People are invariably surprised when they hear it’s hardly ever necessary to invert a matrix. It’s very often necessary solve linear systems of the form *Ax* = *b*, but in practice you almost never do this by inverting *A*. This post will give an example of avoiding matrix inversion. I will explain how the Newton-Conjugate Gradient method works, implemented in SciPy by the function `fmin_ncg`

.

If a matrix *A* is large and sparse, it may be possible to solve *Ax* = *b* but impossible to even store the matrix *A*^{−1} because there isn’t enough memory to hold it. Sometimes it’s sufficient to be able to form matrix-vector products *Ax*. Notice that this doesn’t mean you have to store the matrix *A*; you have to produce the product *Ax* as if you had stored the matrix *A* and multiplied it by *x*.

Very often there are physical reasons why the matrix *A* is sparse, i.e. most of its entries are zero and there is an exploitable pattern to the non-zero entries. There may be plenty of memory to store the non-zero elements of *A*, even though there would not be enough memory to store the entire matrix. Also, it may be possible to compute *Ax* much faster than it would be if you were to march along the full matrix, multiplying and adding a lot of zeros.

Iterative methods of solving *Ax* = *b*, such as the conjugate gradient method, create a sequence of approximations that converge (in theory) to the exact solution. These methods require forming products *Ax* and updating *x* as a result. These methods might be very useful for a couple reasons.

- You only have to form products of a sparse matrix and a vector.
- If don’t need a very accurate solution, you may be able to stop very early.

In Newton’s optimization method, you have to solve a linear system in order to find a search direction. In practice this system is often large and sparse. The ultimate goal of Newton’s method is to minimize a function, not to find perfect search directions. So you can save time by finding only approximately solutions to the problem of finding search directions. Maybe an exact solution would in theory take 100,000 iterations, but you can stop after only 10 iterations! This is the idea behind the Newton-Conjugate Gradient optimization method.

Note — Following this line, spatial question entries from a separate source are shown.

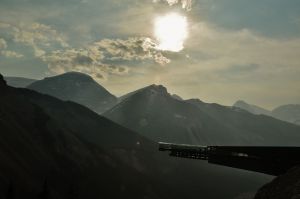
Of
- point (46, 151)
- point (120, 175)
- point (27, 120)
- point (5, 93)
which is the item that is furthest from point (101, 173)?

The function `scipy.optimize.fmin_ncg`

can take as an argument a function `fhess`

that computes the Hessian matrix *H* of the objective function. But more importantly, it lets you provide instead a function `fhess_p`

that computes the product of the *H* with a vector. You don’t have to supply the actual Hessian matrix because the `fmin_ncg`

method doesn’t need it. It only needs a way to compute matrix-vector products *Hx* to find approximate Newton search directions.

For more information, see the SciPy documentation for `fmin_ncg`

.

**More**: Applied linear algebra

Excellent points. I have also blogged about the importance of trying to avoid computing an explicit niverse. Some people are surprised when they see a graph that compares the time taken to solve a system by computing an inverse versus the time to solve by LU factorization.

A related issue is the accuracy of the matrix inverse method of solving linear systems. See for example the technical report [1].

[1] “How Accurate is inv(A)*b?”, Alex Druinsky, Sivan Toledo, Technical report, Tel-Aviv University, January 2012, http://arxiv.org/abs/1201.6035

What if I really need to get diagonal elements of inverse of A? In stats. these values are used to get standard errors of some linear model estimates.

Nice, thanks. Will see if that’ll speed up the ALS approach to matrix factorisation.

Gregor, are you sure you need the the individual values? It might be the trace (sum) or just the largest values. Often also rather the eigenvalues then the diagonal values. The sums are the same since basis independent so you can wlog consider the matrix in diagonalized (at least Jordan) form. The largest eigenvalues are also computed iteratively using power method or the related Lancosz method (which also doesn’t need the matrix but only the product- with-vector function and can be very fast for sparse matrices)